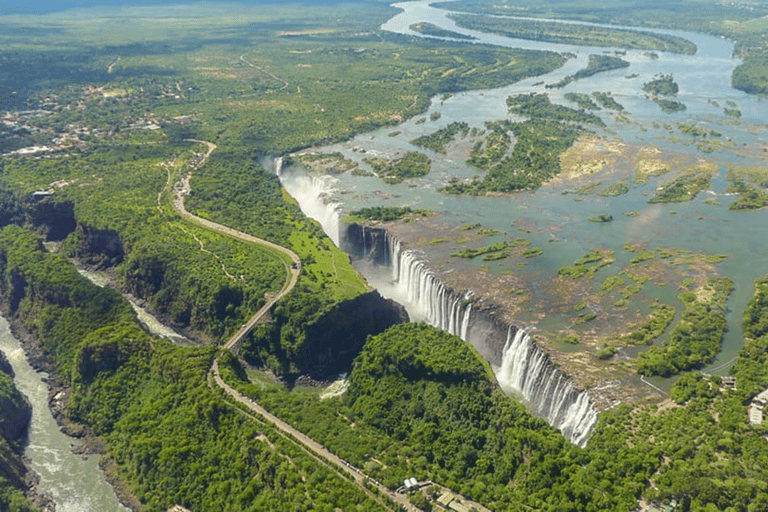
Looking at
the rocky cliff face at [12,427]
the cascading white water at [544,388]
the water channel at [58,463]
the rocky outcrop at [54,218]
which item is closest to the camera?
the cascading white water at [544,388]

...

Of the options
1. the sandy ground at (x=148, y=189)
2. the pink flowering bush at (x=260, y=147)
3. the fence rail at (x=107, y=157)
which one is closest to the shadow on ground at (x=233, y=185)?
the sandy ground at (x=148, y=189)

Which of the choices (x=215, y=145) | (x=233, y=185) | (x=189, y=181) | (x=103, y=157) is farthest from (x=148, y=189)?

---

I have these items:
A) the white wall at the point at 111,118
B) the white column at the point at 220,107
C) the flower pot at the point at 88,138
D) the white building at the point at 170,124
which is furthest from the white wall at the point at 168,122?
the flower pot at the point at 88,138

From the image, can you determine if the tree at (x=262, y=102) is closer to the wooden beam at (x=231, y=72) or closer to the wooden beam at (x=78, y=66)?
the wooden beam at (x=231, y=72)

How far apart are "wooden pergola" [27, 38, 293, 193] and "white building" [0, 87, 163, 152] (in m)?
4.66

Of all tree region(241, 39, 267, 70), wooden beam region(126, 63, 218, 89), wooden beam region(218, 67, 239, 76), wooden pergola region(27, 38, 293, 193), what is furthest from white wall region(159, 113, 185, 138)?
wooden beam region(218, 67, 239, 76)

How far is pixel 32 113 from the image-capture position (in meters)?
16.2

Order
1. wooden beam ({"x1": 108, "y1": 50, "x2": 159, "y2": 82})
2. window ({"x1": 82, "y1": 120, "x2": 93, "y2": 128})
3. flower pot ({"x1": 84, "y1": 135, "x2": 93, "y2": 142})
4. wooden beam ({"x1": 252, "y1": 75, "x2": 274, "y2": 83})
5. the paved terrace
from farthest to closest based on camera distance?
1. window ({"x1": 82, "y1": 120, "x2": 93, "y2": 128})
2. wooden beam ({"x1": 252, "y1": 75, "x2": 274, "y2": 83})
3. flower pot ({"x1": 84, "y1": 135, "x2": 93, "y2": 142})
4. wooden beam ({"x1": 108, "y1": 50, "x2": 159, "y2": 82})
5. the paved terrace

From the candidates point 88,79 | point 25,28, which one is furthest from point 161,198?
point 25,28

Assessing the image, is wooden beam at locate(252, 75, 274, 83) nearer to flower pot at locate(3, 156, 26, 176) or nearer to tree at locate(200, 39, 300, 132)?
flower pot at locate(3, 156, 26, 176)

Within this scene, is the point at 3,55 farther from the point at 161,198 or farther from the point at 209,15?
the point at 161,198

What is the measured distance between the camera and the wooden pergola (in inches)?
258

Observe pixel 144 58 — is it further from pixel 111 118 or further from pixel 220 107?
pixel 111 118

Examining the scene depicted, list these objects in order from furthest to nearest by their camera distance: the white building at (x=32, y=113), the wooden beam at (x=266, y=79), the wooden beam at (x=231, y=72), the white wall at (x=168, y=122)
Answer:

- **TASK**
Can you update everything from the line containing "Of the options" down to the line containing "Which of the" so that "fence rail" reads "wooden fence", leaving all else unchanged?

- **OUTPUT**
Of the options
1. the sandy ground at (x=148, y=189)
2. the pink flowering bush at (x=260, y=147)
3. the wooden fence at (x=107, y=157)
which one is closest to the shadow on ground at (x=233, y=185)?
the sandy ground at (x=148, y=189)

Which of the choices (x=215, y=145) | (x=233, y=185) | (x=189, y=181) | (x=103, y=157) is farthest from (x=148, y=189)?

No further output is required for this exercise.